__TASK DETAILS__. Using the text on Utah's 2024 big game hunting permits, explain why weather can influence deer populations in more than one way.

DWR releases recommendations for 2024 big game hunting permits, proposes changes to shed antler gathering

Salt Lake City — The Utah Division of Wildlife Resources is releasing its proposed big game hunting permit numbers for 2024 and is also proposing some changes to shed antler gathering in Utah. The DWR is asking for the public's feedback on these recommendations, as well as on a variety of other proposals.

Buck deer in grass in northern Utah

What impacts deer populations in Utah

There are a few factors that impact deer populations in Utah and can cause them to increase or decrease. Some of those factors include:

  • Weather and precipitation (either extreme, ongoing drought or really heavy snowfall during the winter)
  • Predator balance
  • The quality and quantity of available habitat (which can be impacted by weather as well)

__SUPPLIED ENTRIES__.
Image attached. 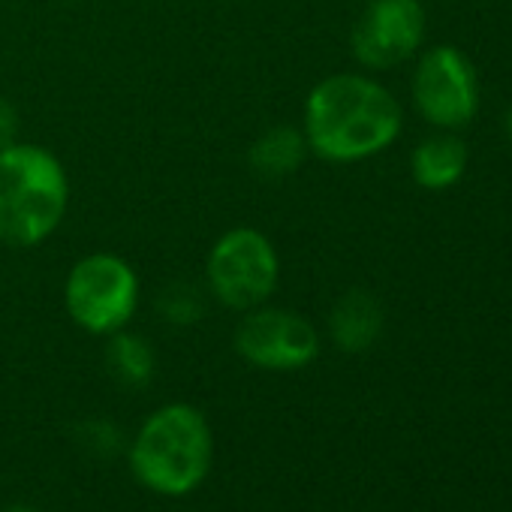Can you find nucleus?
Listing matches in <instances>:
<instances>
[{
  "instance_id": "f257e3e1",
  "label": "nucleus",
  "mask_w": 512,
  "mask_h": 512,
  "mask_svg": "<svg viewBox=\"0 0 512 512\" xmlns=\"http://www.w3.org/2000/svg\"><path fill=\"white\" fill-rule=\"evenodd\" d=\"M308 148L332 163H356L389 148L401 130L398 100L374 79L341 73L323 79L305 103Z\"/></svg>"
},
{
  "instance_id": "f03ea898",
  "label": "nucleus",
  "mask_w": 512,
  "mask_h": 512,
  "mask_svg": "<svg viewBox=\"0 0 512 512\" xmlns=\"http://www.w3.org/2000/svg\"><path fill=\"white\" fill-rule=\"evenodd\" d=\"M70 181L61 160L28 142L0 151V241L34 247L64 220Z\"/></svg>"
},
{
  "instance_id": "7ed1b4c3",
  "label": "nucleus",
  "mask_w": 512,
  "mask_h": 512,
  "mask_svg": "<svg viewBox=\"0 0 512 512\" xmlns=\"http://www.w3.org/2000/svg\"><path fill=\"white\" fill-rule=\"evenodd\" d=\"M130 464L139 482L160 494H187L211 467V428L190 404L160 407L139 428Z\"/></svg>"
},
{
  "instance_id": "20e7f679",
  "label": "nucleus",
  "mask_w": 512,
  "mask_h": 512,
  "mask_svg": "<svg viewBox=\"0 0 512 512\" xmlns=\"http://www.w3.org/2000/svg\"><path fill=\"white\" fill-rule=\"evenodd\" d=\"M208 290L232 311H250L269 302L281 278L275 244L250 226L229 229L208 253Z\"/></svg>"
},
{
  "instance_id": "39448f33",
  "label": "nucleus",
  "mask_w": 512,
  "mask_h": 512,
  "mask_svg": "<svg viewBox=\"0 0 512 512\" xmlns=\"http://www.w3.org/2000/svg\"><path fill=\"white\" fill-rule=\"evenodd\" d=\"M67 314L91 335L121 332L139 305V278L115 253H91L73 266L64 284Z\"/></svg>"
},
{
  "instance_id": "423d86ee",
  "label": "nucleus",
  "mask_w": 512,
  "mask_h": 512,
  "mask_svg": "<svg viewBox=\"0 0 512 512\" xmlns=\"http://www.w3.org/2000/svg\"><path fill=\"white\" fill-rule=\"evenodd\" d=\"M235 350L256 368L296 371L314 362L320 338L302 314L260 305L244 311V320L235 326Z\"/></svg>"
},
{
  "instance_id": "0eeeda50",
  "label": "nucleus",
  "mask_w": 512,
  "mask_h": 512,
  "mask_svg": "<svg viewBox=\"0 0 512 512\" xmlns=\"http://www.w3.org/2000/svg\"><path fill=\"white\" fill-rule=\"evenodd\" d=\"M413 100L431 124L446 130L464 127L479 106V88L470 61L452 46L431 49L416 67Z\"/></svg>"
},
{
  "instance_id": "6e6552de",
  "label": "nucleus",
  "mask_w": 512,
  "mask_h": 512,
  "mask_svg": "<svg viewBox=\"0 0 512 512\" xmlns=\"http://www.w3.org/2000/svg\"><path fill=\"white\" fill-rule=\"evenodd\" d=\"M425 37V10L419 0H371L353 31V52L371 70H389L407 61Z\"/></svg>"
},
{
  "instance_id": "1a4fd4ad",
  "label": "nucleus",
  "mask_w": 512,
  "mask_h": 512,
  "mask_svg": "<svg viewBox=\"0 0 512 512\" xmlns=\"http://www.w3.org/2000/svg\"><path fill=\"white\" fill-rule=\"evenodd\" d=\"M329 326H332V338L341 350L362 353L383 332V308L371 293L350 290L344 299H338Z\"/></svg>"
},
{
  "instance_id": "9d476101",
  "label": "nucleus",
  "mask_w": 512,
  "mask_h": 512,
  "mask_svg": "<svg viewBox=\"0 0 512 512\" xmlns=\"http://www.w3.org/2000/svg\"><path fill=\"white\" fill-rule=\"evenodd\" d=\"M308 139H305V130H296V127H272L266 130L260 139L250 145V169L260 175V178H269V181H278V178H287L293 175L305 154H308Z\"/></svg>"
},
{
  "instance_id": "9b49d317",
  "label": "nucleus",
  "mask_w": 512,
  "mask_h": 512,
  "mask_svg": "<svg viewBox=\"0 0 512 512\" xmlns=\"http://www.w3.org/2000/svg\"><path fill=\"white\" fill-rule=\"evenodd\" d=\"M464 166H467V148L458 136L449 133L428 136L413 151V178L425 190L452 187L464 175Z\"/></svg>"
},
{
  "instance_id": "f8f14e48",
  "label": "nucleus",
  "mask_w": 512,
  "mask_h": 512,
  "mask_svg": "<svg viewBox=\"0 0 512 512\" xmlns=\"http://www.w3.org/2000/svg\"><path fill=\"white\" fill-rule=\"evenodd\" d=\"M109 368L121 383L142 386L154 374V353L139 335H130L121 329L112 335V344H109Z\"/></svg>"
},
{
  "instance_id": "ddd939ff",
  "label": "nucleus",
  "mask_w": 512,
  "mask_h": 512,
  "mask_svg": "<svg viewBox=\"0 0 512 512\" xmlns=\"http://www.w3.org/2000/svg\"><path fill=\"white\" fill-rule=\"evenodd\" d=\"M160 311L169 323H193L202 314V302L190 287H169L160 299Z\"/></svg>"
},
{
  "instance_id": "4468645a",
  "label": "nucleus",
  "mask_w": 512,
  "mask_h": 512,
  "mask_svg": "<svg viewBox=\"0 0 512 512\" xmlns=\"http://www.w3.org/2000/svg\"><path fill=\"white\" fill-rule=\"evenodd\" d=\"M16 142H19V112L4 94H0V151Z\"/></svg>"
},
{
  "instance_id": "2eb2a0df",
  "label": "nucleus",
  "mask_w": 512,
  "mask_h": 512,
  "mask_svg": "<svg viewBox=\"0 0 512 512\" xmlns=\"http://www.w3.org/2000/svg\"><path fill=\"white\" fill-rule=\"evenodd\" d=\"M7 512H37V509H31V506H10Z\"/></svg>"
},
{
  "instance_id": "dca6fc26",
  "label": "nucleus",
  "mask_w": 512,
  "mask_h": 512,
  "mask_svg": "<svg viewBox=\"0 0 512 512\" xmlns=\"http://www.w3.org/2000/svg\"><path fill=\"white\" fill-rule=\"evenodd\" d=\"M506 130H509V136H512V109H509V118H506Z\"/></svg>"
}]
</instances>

---

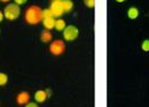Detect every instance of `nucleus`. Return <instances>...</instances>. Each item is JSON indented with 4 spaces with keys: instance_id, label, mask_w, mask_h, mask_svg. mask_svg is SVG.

__THE COMPLETED TASK__. Weather affects deer populations directly through extreme, ongoing drought or very heavy winter snowfall. It also has an indirect effect, because the quality and quantity of available habitat, another listed factor, can be impacted by weather as well.